中国の返答に日本はさらに目を赤くした。いつもの冷静な深い黒の瞳は何処へ消えてしまったのか。そして、冷静に口を開いた。

「そういうわけにも、いかないのですよ。彼女は正式に、日本領となりましたから。あなたのものでないのならば、尚更。あの子が帰ってこないと私にも負担がかかるんですよ」
「…どういうことある日本」

日本は今までに聞いたことのないような中国の地を這う様な声に一瞬気圧され、飲み込まれたような感覚に陥り、冷や汗を落とす。何千年と生きているだけのことはある、と気付かれないように一つ笑みを零しもう一度中国と向き合った。

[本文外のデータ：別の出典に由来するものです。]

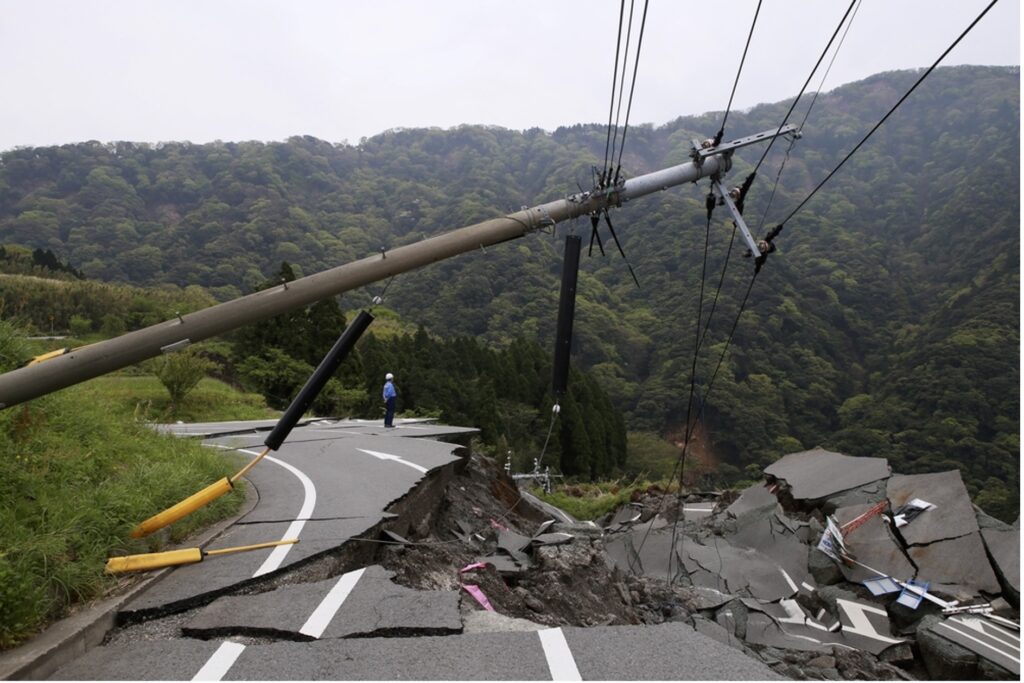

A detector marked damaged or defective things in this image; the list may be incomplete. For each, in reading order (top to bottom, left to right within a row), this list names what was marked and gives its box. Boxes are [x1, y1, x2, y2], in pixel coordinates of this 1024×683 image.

broken concrete chunk [765, 448, 892, 501]
broken concrete chunk [884, 473, 978, 548]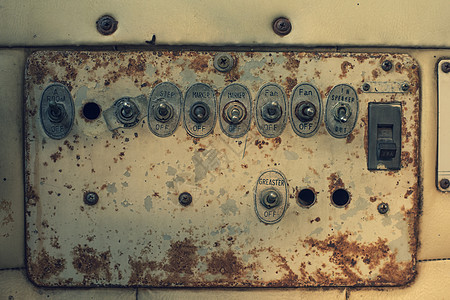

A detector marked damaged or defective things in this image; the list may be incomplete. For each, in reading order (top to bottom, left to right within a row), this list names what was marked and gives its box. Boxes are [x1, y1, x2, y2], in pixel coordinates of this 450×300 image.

rusted screw [96, 15, 118, 35]
rusted screw [272, 17, 294, 36]
rusted screw [214, 52, 234, 72]
rusty metal control panel [23, 50, 418, 288]
chipped paint surface [23, 50, 418, 288]
orange rust patch [28, 248, 66, 282]
rust stain [29, 248, 65, 282]
orange rust patch [71, 245, 112, 282]
rust stain [71, 246, 112, 282]
orange rust patch [207, 248, 243, 278]
rust stain [207, 248, 243, 278]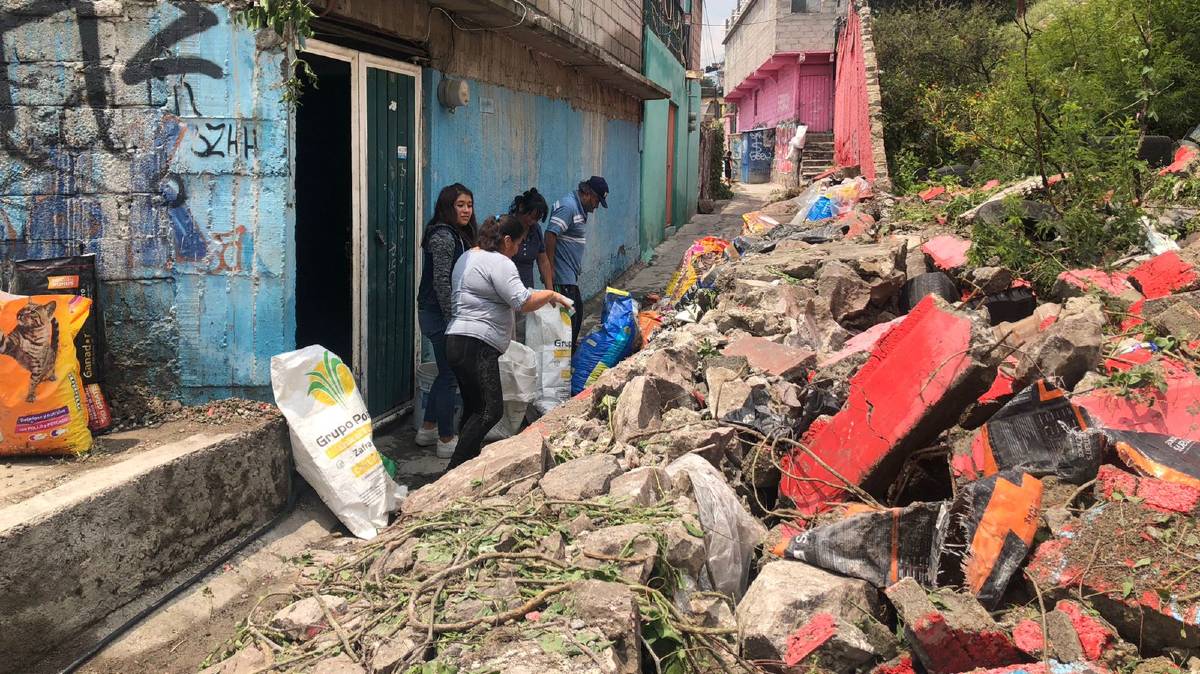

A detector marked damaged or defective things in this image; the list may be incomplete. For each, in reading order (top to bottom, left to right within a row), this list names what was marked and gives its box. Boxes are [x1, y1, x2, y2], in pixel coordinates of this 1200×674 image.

broken concrete block [816, 256, 873, 323]
broken concrete block [921, 233, 969, 269]
broken concrete block [1128, 249, 1195, 296]
broken concrete block [720, 333, 816, 381]
broken concrete block [1012, 295, 1104, 388]
broken concrete block [609, 374, 667, 443]
broken concrete block [777, 296, 1003, 510]
broken concrete block [403, 426, 552, 510]
broken concrete block [540, 450, 624, 498]
broken concrete block [604, 467, 672, 503]
broken concrete block [1099, 465, 1200, 510]
broken concrete block [571, 522, 657, 580]
broken concrete block [271, 592, 348, 638]
broken concrete block [734, 556, 897, 671]
broken concrete block [888, 575, 1027, 671]
broken concrete block [196, 642, 272, 671]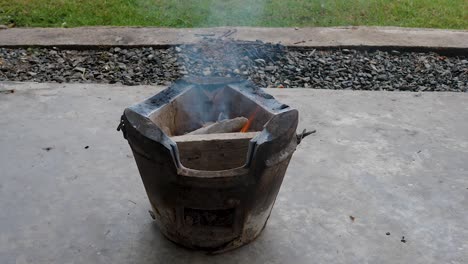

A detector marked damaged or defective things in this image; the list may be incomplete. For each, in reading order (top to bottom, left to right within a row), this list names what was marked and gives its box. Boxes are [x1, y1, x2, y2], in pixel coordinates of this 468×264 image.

「戦によって、薩摩潘の不庸国となったのですよ、琉球王国は。」

その言葉を聞き終わるやいなや中国は日本につかみ掛かった。

「日本…本気あるか、」
「ええ、至って正気です」
「妹を、自分の妹を…!」
「…だから、なんだというのです!」
「アイツは我がアイツの体中についた傷について聞いたときもおまえがやったとは言わなかった!アメリカが連れて来て、久しぶり会ったときも日本の為に消える覚悟があると言った!おまえは、妹を、!」
「…っ!」
「答えるある日本!」
「…ぃ、…さ…」

「私の気持ちも知らないで!そのようなことをおっしゃらないで下さい!わかっています、わかっています。あの子は私とあなたで見つけた大切な妹です。私が守ってあげる、初めてになった大切な妹です。あなたに言われなくてもわかっています、だって私たち兄弟でしょう!」
「ならなんで…!なぜ琉球を傷つけたある!」
「仕方ないでしょう…!上司の命令は、絶対なのですよ。私は、私たちは国なのですから」
「それは、妹でもあるか」
「ええ」
「我、でも…あるか」
「…ええ、そうです!っ、さあ!琉球さんを還して頂けませんか、私はこれで失礼したい。」
「…それは、我が決めることじゃねーある。琉球、出てくるよろし」

「兄様、兄上、…わたし、」

「さあ、琉球こちらへいらっしゃい。私と一つになったからといってあなたはまだ消えることはありません。日本の離れ島国として、他国と貿易をしていただきます。もちろん、清ともです」
「日本…?」
「そして中国や朝鮮の難破船も、全てあなたに取り締まっていただきます。」
「兄上!わたしっ消えなくても、いいのですか!?兄上と一つになってしまえば兄上の負担も少しは減…」
「どこの世界に、どこの世界に己の為に妹に消えろという兄がいますか。」

日本の消え入りそうな声に、さっきまでの険悪な空気は消えていた。中国も少しだけばつが悪そうな顔をし、琉球は拭いていた。なんだ、やっぱり、家族なのではないか。

「兄上、わたし、日本へ戻ります」
「そうですか、よかったです」
「ええ、ですがそのまえに少しだけ時間を下さいな」
「ゆっくりどうぞ、私は外で待たせてもらいますから。それでは中国さん、また」

日本が出ていった部屋はまるで嵐が去ったように静かになった。

「兄様」
「なにあるか、琉球」

「わたし、全部聞いていました。最初から。兄上さまに刃を向けられて、アメリカさんに見つけていただいて、兄様と再開出来て、凄く凄く嬉しかった。兄様はわたしのこと、お分かりにはなられていないようでしたけど」
「そ、それは!初めて琉球に会ったときも今の姿だったから小さい頃の姿なんて、知らなかっただけある!そうじゃなかったら…」

小さく、笑みが零れる。

「なっなに笑ってるある!」
「すいません。兄様、わたし、本当に嬉しかったです。兄様が、わたしの為にあれほど感情を出してくださるとは思ってもいませんでした。それも、兄上を相手に」
「それは、」
「でも、こんなに大事にしてくれているというのに、わたしはまた兄様を一人にしようとしているのです」
「…」
「一人は辛いです。またあの島に一人でいることを思うとわたしもとても怖いのです」
「なら!」
「でも、わたしはもう、日本です。琉球でも、琉球王国ではないのです。だから兄様、ごめんなさい。しばしお別れです。会いに来て頂けると、せつに願っております」

「…顔をあげるよろし、琉球」

「我は大丈夫ある、一人は慣れっこある!だから、おまえが寂しがらないよう、またおまえに会いにいくある。だから、また日本と頑張るある。」



そうだ、我は、最初から、一人なのだ。